Ее язык играет с моим языком так, что у меня не остается никаких сомнений: это своего рода обещание, что однажды Вера повторит то же самое с моим членом.
Ласкаю ее медленно, ее бедра вздрагивают, и она снова их сжимает, стоит коснуться пальцем чувствительных точек. Схожу с ума от жара ее тела. Вытаскиваю руку и облизываю палец. Едва уловимый вкус ее тела тут же приводит меня в полную боевую готовность.
Я хочу коснуться ее по-настоящему. К черту трусики.
Возвращаю руку под джинсы и на этот раз проникаю под кружево. От первого касания у меня перехватывает дыхание. От второго я целую ее еще сильнее, углубляя поцелуй. И ввожу в нее один палец.
Вера дрожит под моими руками от нетерпения, пока я медленно трахаю ее средним пальцем. Ее тело просит о большем, но это значило бы остановиться посреди трасы и разложить ее прямо на капоте, наплевав на все. И если я не прекращу эту пытку, так все и закончится. И плевать мне на таксиста.
Моей нежной фиалке мало одного пальца. Она сама насаживается на мою руку так, что мне окончательно сносит крышу, и теперь это не она, а я глушу собственный громкий стон. Она примет меня, о да, пусть эта машину только довезет нас до пункта назначения, и тогда я войду в Веру по самые яйца, и она примет меня всего.
Вера близка, она все сильнее сжимает бедра, чтобы, наконец, кончить, но оргазм от нее ускользает. Мои движения слишком размерены, а палец — всего лишь палец.
Можно продолжить терзать ее до самого дома, но такое медленное поджаривание на грани может приносить даже физическую боль, если не удовлетворить желание вовремя, так что это не мой метод. Не с Верой точно.
Я с сожалением выхожу из нее и передвигаю руку выше. Я должен подарить ей освобождение сейчас, все равно нас ждет долгий марафон сразу после. В этом я уверен.
На смену медленным касаниям приходят быстрые. Вера выгибается в пояснице, вжимается губами мне в щеку.

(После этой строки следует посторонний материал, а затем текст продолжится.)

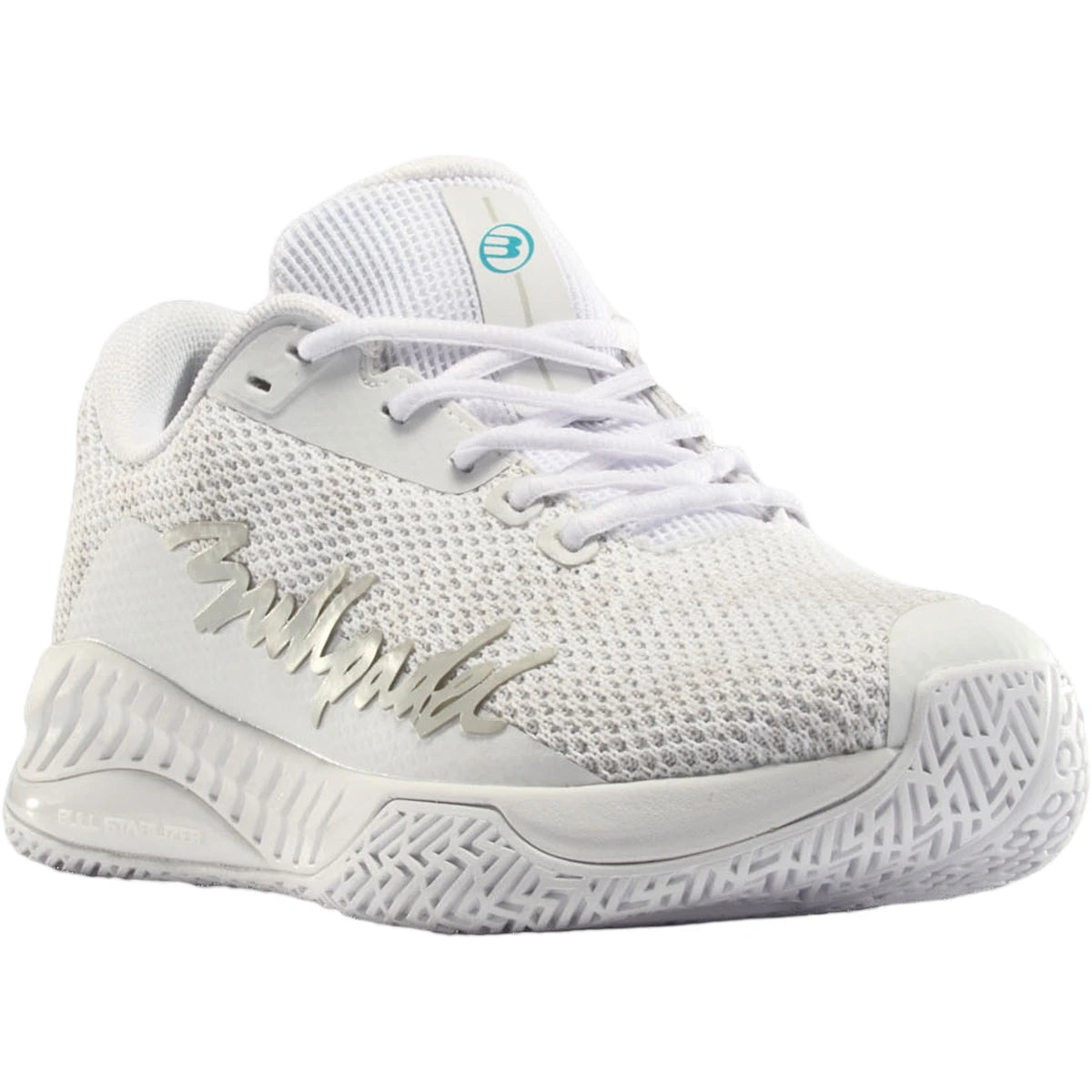 CHAUSSURES PADEL BULLPADEL FEMME IONIC 26V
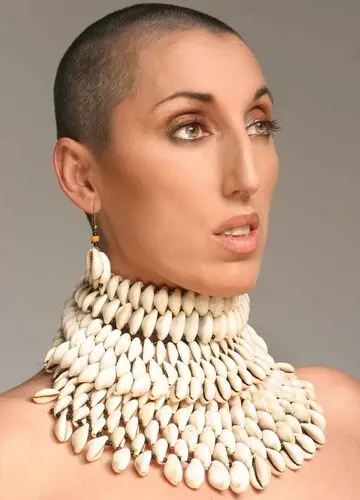Rossy de Palma Jigsaw Puzzle picture 102772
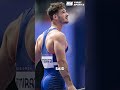 French Pole vaulter breaks silence on embarrassing NSFW bulge crash at Paris Olympics #Olympics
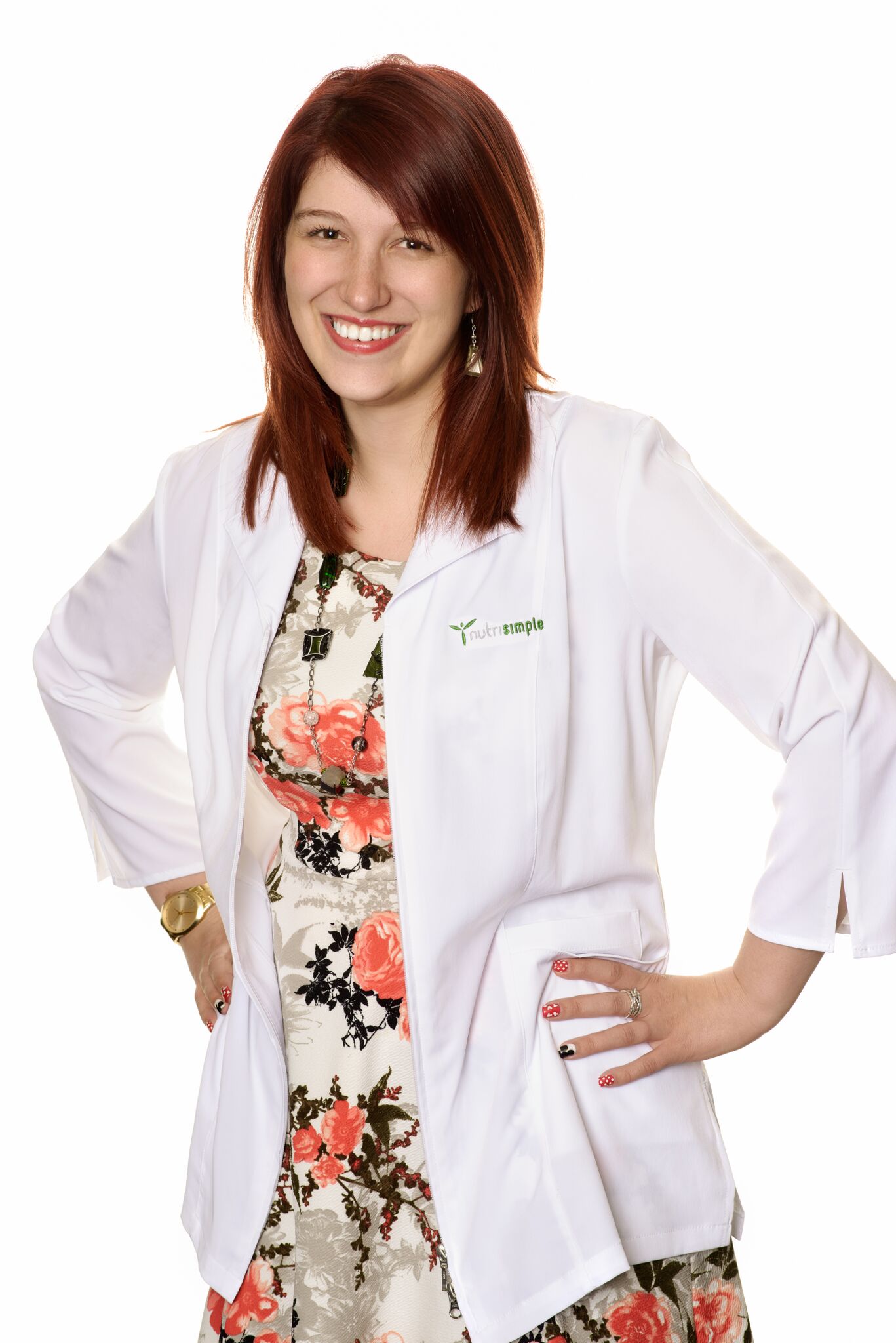 Malorie Munger Nutritionniste-Diététiste Chicoutimi, Jonquière, Roberval et Alma 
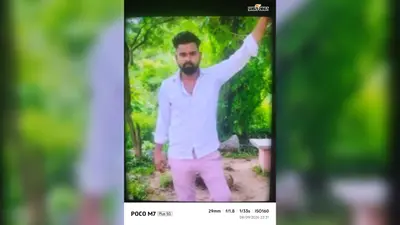 Gaya Ji Crime: परैया में रंगदारी मांगकर सीसीटीवी तोड़ने वाला कुख्यात साथी संग गिरफ्तार, देसी कट्टा बरामद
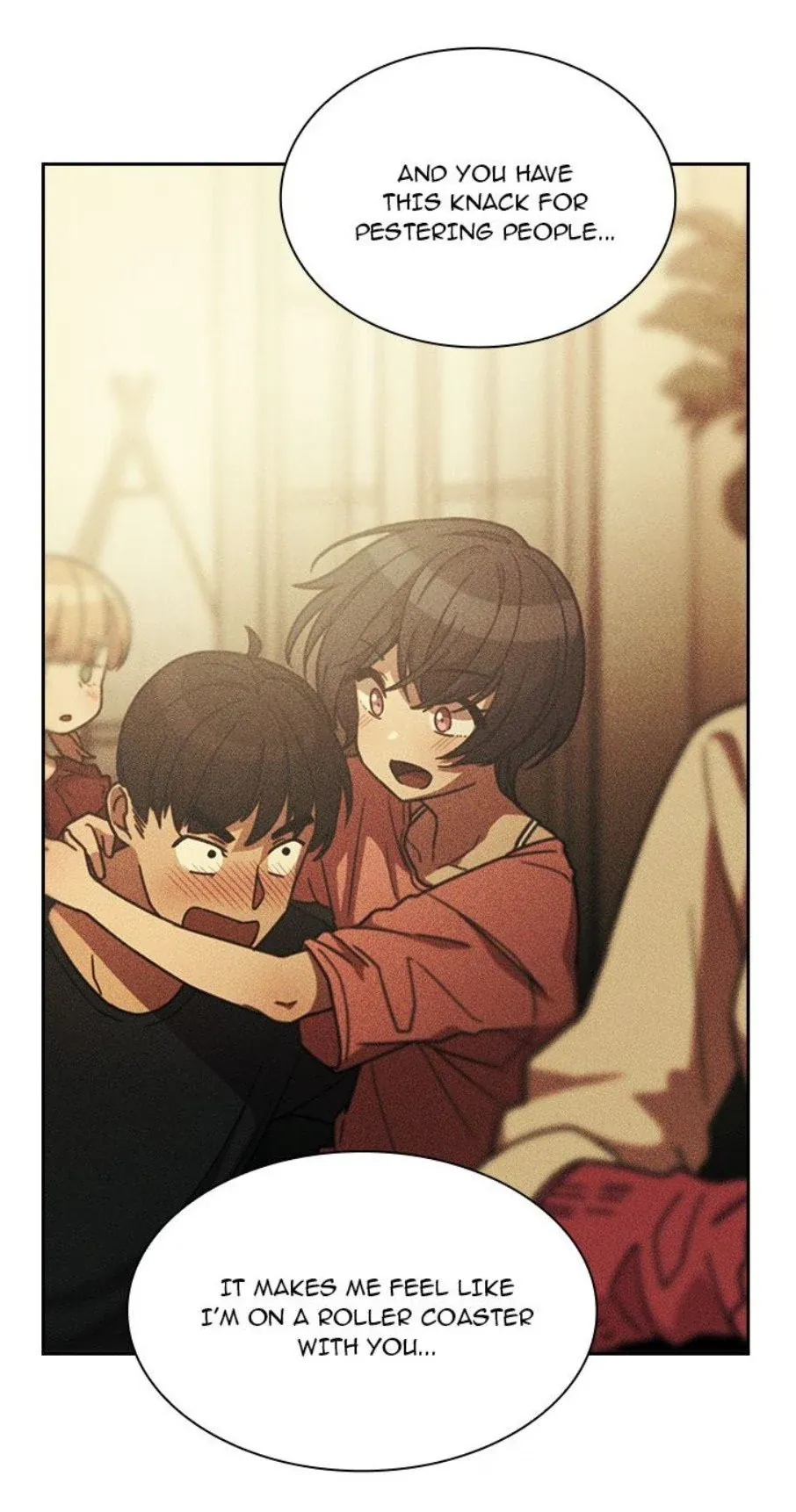 Close As Neighbors [Semni], Close As Neighbors - Part 18, page 43 of 82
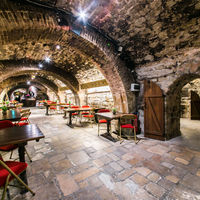 Salle de réception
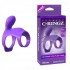 Fantasy C-Ringz Ultimate Couples Cage - Purple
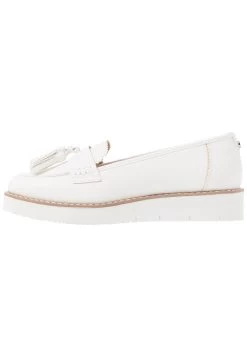 Mocassins - White -Anna Field Magasin 3ac1edb47f7f443fb1b9b91bd68597d5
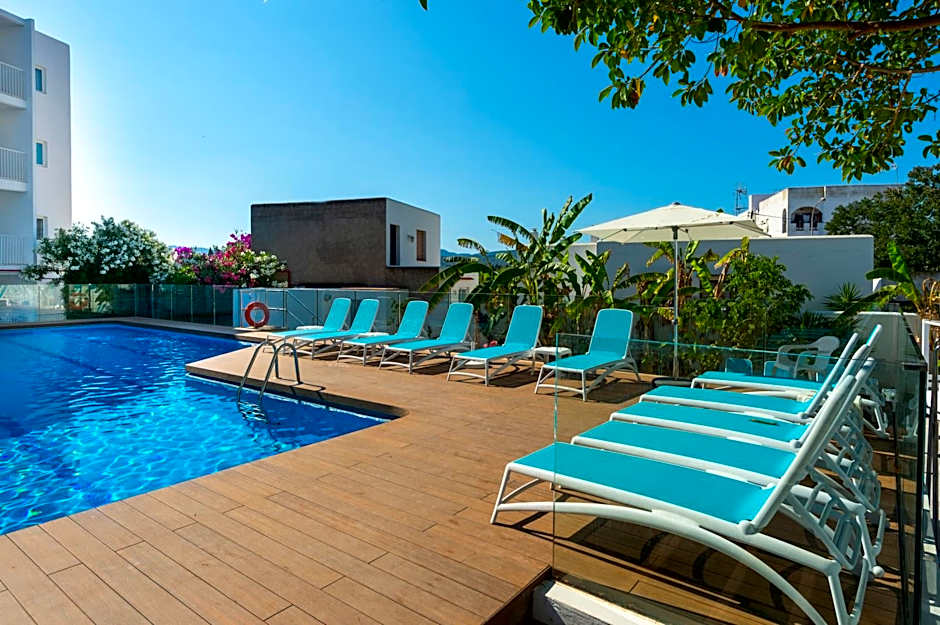 Hotel Vibra Marco Polo II - Adults only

В ее теле рождается дрожь, она задерживает дыхание…
И кончает.
И пока сотрясается в оргазме, а я ловлю отголоски ее удовольствия, она четко произносит мне на ухо:
— Да… Юрааа.
12 — 1
Юра это не Марк. Марк это четыре буквы. А какой-то ублюдочный Юра — это три буквы, и пусть катится именно туда.
Максимально откинувшись назад, внимательно смотрю в лицо Веры. И понимаю, что она, черт возьми, спит. Она спала все это время, пока я уже мысленно оттрахал ее во все возможных позах. Спала!
Плохие новости, дружище Марк.
И это не из-за тебя она так завелась. Это какой-то Юра постарался. Это именно он трахал ее во сне, это для него она стонала и извивалась. А тебя, Марк, только что поимели.
Громко хлопая дверцей, в машину возвращается таксист. От него пахнет дымом сигарет и дешевым нескафе.
— Ну что, готовы ехать дальше?
Я не готов. Я хочу развернуть такси обратно в аэропорт, чтобы оставить там эту женщину и пусть разбирается со своим разбитым сердцем самостоятельно, но тогда же, вздрогнув от резких звуков, Вера снова распахивает глаза.
Теперь уже по-настоящему.
Пока она моргает и пытается осмыслить происходящее: где мы и что происходит, я снова заворожен ее бездонными глазищами и мне хочется смотреть в эти глаза, пока я буду входить в нее. Именно я, а не какой-то там Юра!
— Знаете, подождите еще чуть-чуть, — вдруг говорю я таксисту. — Я бы тоже выпил кофе.
С виски. Треклятым греческим узо. Да с чем угодно, блять, лишь бы в этом напитке был градус.
А еще мне надо вымыть руки. Мои руки теперь пахнут ею, а я не имею на это права. Пусть я все еще хочу облизать каждый палец, которым касался ее, но правильнее будет безжалостно вымыть руки и как можно скорее.
Прежде, чем Вера начинает возмущаться, что это я себе позволяю и почему она лежит у меня на руках, пересаживаю ее на сидение и выхожу из машины.
Ночной холод отрезвляет. Это днем на солнце еще жарко, но ночи напоминают о том, что зима уже близко, и из-за высокой влажности и отсутствия нормального отопления я не люблю зимовать на Кипре. Я пытался. И в такие моменты чувствовал себя одинокой белкой в зимнем опустевшем лесу, пока шатался по закрытым на зиму тавернам в поисках нормального кофе.
— Марк!
От ее окрика вздрагиваю, как от удара хлыстом. Вера все-таки помнит, как меня зовут.
И что я не Юра. Имя-то какое, никогда не нравилось. Видимо, не зря.